### Objective
Convert the listing, starting at the line containing "How far off" and ending at the end of the listing, into a two-column CSV headed "request" and "answer", with one row for each text-and-answer pair. Wrap every field in double quotes and replace any line breaks with spaces.

### Excerpt from a dataset
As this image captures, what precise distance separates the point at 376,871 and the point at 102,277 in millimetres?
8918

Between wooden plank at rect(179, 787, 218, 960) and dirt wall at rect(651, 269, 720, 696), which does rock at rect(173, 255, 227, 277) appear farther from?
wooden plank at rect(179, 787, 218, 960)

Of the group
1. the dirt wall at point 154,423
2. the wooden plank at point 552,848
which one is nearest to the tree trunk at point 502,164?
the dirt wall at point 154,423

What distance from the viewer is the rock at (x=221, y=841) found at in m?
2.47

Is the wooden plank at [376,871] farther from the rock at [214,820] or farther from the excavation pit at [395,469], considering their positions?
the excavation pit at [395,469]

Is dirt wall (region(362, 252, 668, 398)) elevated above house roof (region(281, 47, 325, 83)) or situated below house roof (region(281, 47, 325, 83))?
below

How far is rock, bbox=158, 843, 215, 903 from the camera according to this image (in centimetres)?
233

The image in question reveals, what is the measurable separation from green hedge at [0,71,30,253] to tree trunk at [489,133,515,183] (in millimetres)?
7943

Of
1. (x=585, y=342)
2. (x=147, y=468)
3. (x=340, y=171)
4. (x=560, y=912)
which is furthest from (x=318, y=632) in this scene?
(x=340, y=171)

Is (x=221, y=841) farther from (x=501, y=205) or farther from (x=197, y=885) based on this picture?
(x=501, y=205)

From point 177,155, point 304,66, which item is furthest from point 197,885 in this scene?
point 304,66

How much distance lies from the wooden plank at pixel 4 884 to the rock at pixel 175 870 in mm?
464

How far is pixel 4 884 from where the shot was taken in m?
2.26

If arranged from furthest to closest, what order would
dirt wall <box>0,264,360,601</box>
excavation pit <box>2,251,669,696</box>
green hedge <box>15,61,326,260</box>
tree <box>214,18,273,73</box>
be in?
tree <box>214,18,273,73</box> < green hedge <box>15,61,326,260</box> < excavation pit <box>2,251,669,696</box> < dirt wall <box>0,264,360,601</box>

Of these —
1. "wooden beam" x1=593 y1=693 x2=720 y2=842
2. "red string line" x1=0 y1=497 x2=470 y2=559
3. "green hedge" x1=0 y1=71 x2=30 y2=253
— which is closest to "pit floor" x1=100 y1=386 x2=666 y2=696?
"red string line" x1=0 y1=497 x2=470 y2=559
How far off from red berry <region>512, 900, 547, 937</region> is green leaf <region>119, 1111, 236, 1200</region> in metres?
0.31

### Task output
request,answer
"How far off from red berry <region>512, 900, 547, 937</region> is green leaf <region>119, 1111, 236, 1200</region> in metres?","0.31"